Diversity is Still Unfinished Business

Many U.S. companies have tried to conduct diversity programs in the last ten years. It's been a case study in how not to achieve social change.
Some places never intended to do more than have one session with an outside speaker. Some didn't have any mission or agenda for a follow-up after an initial "roll-out."
Some people fed the fallacy about white men disappearing from the workforce. They used scare tactics to get the attention of (white male) management and when they couldn't explain why their doomsday scenario didn't occur they lost credibility.
Some people who believed in pursuing the work didn't have any authority or support to do so. Some organizations don't know how to treat themselves as a social system or their endeavor as a social (much less socially responsible) activity.
Some places didn't know they should be developing internal resources and capability beyond attending an outsider's sessions.
Some companies obviously are not equipped to address human relations in any significant way-their personnel departments exist primarily to process people through the system, not to leverage "human resources," "intellectual capital," "knowledge work," or "human assets."

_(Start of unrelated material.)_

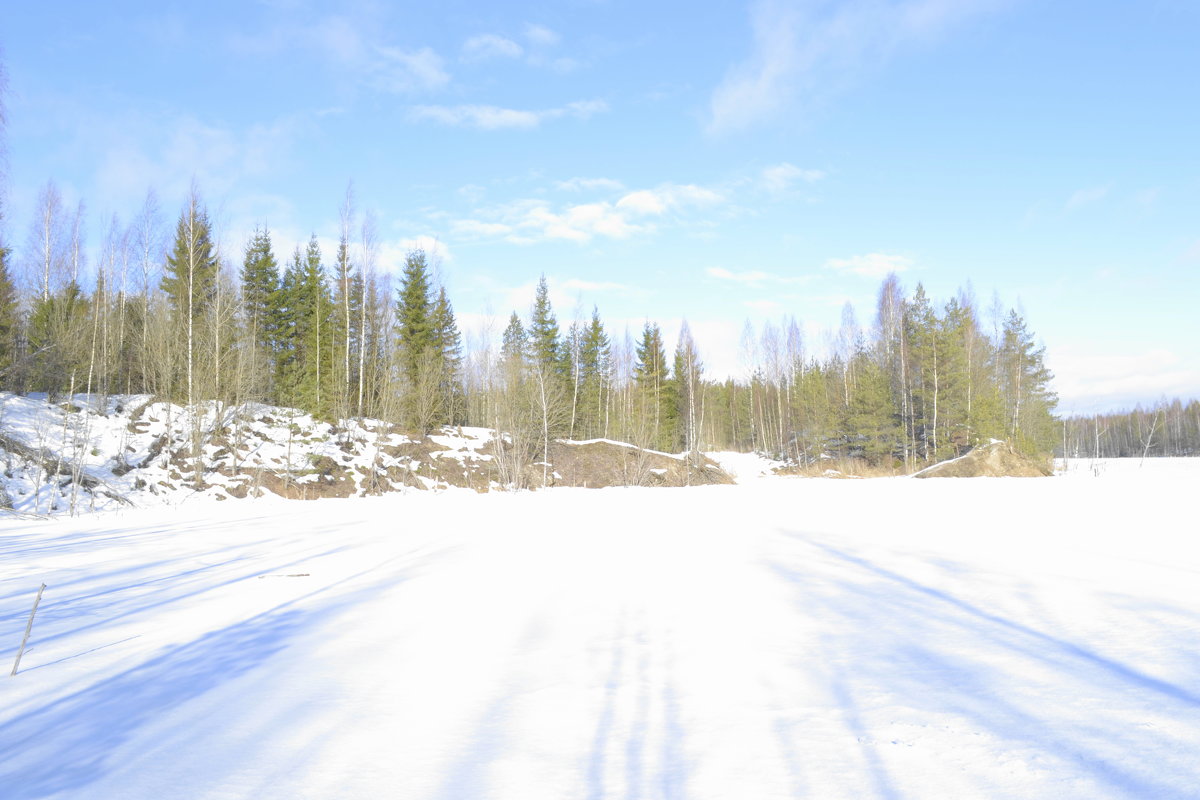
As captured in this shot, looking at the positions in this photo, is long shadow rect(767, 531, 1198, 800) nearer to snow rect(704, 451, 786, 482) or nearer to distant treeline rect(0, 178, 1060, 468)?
distant treeline rect(0, 178, 1060, 468)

Some places were not willing to adjust their management practices. Some managers saw no reason to change and were not persuaded by any argument inside or outside of their operation.
Some companies treated diversity as a way to dodge Affirmative Action and Equal Employment guidelines, used "diversity" as a synonym for "minorities," and continued doing business as usual.

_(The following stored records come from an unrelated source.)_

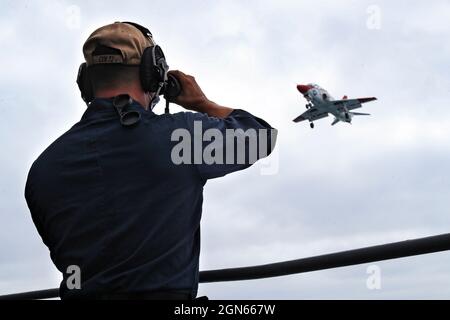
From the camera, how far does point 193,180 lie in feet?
8.27

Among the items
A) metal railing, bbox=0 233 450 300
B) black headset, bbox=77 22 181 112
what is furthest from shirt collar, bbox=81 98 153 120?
metal railing, bbox=0 233 450 300

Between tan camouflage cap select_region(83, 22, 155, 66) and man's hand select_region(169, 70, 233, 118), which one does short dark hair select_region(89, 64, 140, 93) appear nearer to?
tan camouflage cap select_region(83, 22, 155, 66)

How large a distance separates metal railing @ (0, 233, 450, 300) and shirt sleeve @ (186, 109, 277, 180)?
1.57ft

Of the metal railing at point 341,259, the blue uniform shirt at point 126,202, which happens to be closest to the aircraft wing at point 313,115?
the metal railing at point 341,259

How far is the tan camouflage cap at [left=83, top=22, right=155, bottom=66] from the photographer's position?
2680mm

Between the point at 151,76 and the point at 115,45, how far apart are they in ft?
0.69

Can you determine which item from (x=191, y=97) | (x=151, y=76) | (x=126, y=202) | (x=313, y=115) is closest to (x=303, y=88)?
(x=313, y=115)

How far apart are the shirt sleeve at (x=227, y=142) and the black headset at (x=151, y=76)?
10.5 inches

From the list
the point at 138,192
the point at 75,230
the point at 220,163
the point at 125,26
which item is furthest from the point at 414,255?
the point at 125,26

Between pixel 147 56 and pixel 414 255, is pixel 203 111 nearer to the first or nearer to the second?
pixel 147 56

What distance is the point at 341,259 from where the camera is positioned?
2.31 metres

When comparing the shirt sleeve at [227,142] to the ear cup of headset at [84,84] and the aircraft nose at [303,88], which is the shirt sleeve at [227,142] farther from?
the aircraft nose at [303,88]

Some companies ran out of steam after the first pass-nobody told them there was more to it than that and they never figured it out.
Some places sponsored an interpersonal exercise without looking at how power is distributed in their systemic and historical practices. They settled for anything that was politically easier than addressing institutional change.
Some places assigned one person to diversity, without a budget, without a mandate, without a prayer of accomplishing anything.
Some places stalled for years by defining diversity as irrelevant to their work. Others spent years trying to define diversity and rejecting every definition. Others spent years studying what to do and then gave up.
Some companies never had any commitment to diversity but went through the motions because it was expected that they should look like they were doing something.
Add them all together and we had a lot of false starts, dead ends, and empty gestures. I keep hearing from people who were caught in such mixed messages and double-binds.
Diversity is many things-a bridge between organizational life and the reality of people's lives, building corporate capability, a multi-dimensional effect, the framework for interrelationships among people, a commitment to the humanity of our enterprises, a learning exchange, a strategic value, open-ended, dynamic, our lens on the world, a pathway to "liberty and justice for all.".
Diversity is the great noble calling of America. It remains the great unfinished business of the American workplace. For many companies, it is obviously harder than rocket science-we've been to the moon a number of times, but we still haven't dealt with the larger ramifications of diversity.